Records from a dataset
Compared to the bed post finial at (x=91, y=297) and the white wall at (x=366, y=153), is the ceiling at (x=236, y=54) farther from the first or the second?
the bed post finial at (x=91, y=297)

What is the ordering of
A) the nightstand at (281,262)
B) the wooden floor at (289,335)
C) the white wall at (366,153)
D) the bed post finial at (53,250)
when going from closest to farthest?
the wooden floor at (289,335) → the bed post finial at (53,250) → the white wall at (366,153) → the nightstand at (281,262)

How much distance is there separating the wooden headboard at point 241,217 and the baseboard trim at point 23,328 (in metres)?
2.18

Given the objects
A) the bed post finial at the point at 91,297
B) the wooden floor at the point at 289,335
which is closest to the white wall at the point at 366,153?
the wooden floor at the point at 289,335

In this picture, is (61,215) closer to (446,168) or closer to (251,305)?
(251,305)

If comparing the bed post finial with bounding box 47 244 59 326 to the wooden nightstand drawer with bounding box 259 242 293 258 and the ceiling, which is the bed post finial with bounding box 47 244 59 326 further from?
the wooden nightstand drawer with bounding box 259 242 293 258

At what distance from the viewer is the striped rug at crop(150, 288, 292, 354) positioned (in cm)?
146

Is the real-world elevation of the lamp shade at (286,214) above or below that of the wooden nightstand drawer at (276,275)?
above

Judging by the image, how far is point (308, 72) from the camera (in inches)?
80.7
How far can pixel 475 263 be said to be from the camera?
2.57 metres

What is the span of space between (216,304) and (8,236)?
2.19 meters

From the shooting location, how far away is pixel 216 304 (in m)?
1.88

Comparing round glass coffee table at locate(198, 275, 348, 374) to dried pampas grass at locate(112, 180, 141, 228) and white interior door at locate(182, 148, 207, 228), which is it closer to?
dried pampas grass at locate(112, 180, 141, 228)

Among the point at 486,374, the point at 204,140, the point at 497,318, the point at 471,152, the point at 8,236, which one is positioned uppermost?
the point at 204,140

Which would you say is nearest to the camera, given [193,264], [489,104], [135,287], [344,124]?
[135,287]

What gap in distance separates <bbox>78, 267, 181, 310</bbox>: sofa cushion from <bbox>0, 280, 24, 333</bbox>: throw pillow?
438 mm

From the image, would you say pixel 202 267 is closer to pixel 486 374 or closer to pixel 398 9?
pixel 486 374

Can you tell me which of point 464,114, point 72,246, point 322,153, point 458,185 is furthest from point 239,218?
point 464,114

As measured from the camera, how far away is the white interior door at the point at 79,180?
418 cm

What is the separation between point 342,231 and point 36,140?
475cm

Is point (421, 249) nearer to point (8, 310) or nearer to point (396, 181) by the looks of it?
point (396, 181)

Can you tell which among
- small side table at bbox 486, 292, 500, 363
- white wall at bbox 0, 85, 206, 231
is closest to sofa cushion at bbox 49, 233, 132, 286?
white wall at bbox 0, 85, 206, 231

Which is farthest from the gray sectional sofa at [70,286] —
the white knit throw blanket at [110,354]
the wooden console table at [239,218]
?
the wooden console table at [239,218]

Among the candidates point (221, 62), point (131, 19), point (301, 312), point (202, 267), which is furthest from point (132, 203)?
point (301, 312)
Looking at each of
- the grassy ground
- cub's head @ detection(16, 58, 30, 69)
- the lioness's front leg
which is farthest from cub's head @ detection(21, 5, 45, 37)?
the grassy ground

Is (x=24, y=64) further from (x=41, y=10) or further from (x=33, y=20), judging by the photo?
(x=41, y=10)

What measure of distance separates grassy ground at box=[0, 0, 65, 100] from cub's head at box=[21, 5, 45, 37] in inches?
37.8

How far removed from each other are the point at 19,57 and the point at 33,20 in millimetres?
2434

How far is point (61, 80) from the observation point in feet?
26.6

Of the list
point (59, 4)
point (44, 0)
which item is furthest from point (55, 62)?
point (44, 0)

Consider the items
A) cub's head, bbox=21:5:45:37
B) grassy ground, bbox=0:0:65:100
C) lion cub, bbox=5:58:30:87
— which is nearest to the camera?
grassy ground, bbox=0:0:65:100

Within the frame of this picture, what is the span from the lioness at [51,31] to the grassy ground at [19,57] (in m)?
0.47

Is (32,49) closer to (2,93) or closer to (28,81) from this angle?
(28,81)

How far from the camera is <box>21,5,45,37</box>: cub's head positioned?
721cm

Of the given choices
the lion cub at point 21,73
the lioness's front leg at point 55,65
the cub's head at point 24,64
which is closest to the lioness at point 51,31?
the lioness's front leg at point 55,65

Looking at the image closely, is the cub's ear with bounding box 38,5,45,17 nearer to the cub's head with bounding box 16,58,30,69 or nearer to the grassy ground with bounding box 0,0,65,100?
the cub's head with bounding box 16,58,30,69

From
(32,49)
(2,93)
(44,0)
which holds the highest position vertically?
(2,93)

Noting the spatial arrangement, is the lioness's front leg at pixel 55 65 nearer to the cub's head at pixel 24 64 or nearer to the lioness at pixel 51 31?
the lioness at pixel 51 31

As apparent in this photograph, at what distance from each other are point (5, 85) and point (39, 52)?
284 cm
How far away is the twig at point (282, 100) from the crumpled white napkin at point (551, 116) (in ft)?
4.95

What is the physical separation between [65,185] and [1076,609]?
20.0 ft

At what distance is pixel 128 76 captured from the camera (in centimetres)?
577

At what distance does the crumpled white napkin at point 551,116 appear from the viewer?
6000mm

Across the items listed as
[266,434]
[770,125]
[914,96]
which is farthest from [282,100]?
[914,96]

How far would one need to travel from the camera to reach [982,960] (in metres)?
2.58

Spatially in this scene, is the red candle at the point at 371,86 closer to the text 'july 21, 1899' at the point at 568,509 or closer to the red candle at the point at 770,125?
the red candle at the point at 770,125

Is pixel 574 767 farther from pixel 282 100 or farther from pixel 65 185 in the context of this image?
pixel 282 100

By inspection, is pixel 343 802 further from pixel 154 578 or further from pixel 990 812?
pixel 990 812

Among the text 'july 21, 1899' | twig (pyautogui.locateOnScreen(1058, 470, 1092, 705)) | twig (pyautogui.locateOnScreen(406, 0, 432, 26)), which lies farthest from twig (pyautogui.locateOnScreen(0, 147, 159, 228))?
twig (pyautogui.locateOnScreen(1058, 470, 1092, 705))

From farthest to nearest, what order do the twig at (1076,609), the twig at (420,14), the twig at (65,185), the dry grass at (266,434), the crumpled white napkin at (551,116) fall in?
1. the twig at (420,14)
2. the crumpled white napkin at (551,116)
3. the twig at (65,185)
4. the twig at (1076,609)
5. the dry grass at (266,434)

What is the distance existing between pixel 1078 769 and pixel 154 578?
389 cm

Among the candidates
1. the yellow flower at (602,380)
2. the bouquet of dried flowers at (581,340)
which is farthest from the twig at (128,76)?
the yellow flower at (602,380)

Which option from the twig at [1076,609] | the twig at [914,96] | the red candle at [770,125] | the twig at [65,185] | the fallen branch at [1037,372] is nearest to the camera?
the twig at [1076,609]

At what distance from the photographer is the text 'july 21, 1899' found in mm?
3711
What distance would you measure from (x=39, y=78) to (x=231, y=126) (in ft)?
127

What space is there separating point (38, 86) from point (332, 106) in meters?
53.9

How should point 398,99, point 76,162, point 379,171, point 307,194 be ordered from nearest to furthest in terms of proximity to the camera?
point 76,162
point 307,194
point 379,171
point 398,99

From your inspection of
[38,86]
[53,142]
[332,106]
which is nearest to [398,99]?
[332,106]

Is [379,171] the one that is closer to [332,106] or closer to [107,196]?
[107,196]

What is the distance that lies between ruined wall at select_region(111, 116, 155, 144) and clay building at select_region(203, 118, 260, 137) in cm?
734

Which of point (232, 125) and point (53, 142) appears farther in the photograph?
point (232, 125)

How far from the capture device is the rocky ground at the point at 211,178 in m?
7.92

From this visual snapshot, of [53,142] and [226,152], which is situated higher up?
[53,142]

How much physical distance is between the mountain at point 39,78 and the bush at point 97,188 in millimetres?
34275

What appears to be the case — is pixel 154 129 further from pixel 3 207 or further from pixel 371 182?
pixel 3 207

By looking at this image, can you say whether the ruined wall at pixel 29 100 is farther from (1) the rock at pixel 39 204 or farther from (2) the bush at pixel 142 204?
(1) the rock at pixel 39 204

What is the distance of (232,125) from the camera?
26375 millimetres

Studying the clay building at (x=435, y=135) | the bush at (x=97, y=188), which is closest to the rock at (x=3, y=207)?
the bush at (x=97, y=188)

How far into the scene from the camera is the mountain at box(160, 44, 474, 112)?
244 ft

TASK DETAILS: Locate the line that contains "What space is". Repeat it and every line after it, up to and including the final line, exactly.

RESPONSE TO THE TASK:
What space is there separating point (38, 86) from point (332, 106) in meters?
53.9

How should point 398,99, point 76,162, point 379,171, point 307,194 be ordered from nearest to furthest in terms of proximity to the camera?
point 76,162
point 307,194
point 379,171
point 398,99

From your inspection of
[38,86]
[53,142]
[332,106]
which is nearest to [398,99]?
[332,106]

Is [379,171] the one that is closer to [332,106] or closer to [107,196]?
[107,196]

What is the distance that lies between ruined wall at select_region(111, 116, 155, 144) and clay building at select_region(203, 118, 260, 137) in cm?
734

Which of point (232, 125) and point (53, 142) appears farther in the photograph?
point (232, 125)

How far from the capture device is the rocky ground at the point at 211,178 in m?
7.92

From this visual snapshot, of [53,142] and [226,152], which is situated higher up?
[53,142]

How much physical distance is between the mountain at point 39,78 and the bush at point 97,188 in millimetres?
34275

What appears to be the case — is pixel 154 129 further from pixel 3 207 or further from pixel 371 182?
pixel 3 207

By looking at this image, can you say whether the ruined wall at pixel 29 100 is farther from (1) the rock at pixel 39 204 or farther from (2) the bush at pixel 142 204?
(1) the rock at pixel 39 204

What is the distance of (232,125) from the camera?
26375 millimetres

Studying the clay building at (x=435, y=135) | the bush at (x=97, y=188), which is closest to the rock at (x=3, y=207)?
the bush at (x=97, y=188)

How far into the scene from the camera is the mountain at box(160, 44, 474, 112)?
244 ft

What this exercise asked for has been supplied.